How to detect Mimikatz

This article will analyze the behavior of tools that need to be read from the memory of the Lsass.exe process in order to steal valuable accounting information. The author will investigate the behavior of Mimikatz while working as a stand-alone executable file and while working from memory (without a file script).

In the end, develop discovery artifacts (IOC, correlation rules, other signatures, etc.) that will allow us to capture most of the tricks used by the wizards of powershellmafia.

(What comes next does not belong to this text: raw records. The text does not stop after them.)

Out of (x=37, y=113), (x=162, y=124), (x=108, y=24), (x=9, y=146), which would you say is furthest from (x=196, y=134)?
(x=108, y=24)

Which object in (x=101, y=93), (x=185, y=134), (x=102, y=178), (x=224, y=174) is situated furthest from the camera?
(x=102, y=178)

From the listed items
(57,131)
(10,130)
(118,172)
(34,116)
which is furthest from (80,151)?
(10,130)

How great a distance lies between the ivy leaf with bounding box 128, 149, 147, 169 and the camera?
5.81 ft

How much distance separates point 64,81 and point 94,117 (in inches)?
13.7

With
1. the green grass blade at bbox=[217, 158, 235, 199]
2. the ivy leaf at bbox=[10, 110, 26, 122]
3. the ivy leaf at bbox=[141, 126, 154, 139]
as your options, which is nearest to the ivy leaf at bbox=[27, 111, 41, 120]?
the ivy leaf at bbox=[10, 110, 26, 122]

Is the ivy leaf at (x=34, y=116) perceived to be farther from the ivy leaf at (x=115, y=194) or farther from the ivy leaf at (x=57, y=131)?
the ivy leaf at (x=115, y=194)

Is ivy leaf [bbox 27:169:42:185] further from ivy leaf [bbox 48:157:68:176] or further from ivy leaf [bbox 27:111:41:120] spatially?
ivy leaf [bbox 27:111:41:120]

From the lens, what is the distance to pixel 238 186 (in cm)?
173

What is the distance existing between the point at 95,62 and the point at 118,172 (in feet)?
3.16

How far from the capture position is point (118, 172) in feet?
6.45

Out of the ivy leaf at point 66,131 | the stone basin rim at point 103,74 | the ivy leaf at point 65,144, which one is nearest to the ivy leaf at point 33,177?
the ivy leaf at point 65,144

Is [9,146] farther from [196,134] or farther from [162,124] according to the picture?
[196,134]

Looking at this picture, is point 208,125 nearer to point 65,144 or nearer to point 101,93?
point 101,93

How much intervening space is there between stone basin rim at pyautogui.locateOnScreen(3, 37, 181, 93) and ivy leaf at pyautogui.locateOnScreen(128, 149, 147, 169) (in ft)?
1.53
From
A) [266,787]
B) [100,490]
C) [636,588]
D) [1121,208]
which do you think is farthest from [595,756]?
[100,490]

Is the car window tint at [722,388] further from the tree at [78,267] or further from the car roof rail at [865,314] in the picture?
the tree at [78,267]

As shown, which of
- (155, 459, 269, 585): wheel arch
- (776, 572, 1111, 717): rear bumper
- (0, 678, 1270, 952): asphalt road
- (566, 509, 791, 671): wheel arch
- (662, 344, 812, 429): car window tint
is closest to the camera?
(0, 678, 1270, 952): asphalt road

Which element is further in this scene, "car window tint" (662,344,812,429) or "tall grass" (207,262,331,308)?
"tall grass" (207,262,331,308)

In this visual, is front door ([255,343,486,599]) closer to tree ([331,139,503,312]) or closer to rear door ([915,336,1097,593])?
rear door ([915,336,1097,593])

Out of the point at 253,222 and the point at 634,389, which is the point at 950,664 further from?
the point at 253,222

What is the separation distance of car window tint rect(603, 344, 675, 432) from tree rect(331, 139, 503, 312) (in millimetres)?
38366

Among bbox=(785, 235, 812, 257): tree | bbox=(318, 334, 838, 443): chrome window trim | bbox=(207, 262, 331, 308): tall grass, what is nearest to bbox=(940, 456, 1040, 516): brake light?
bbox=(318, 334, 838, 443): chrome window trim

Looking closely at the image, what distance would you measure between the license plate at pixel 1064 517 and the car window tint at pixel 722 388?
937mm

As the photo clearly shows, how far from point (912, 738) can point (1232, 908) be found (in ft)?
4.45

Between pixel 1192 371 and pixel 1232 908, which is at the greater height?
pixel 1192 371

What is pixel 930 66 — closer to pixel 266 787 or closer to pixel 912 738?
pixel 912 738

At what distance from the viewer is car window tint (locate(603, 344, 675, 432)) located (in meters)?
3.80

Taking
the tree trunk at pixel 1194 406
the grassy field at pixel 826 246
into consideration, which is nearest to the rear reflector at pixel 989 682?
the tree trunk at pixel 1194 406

You can see in this article with the results of the work done. The next article will continue to explore other artifacts left after Mimikatz has been executed in memory, as well as what types of events are generated by tools like Invoke-Credential Injection.

More.

DISCLAIMER: THIS POST IS FOR INFORMATIONAL PURPOSES ONLY AND IS NOT TO BE CONSIDERED LEGAL ADVICE ON ANY SUBJECT MATTER. DIGITAL FORENSICS CORP. IS NOT A LAWFIRM AND DOES NOT PROVIDE LEGAL ADVICE OR SERVICES. By viewing posts, the reader understands there is no attorney-client relationship, the post should not be used as a substitute for legal advice from a licensed professional attorney, and readers are urged to consult their own legal counsel on any specific legal questions concerning a specific situation.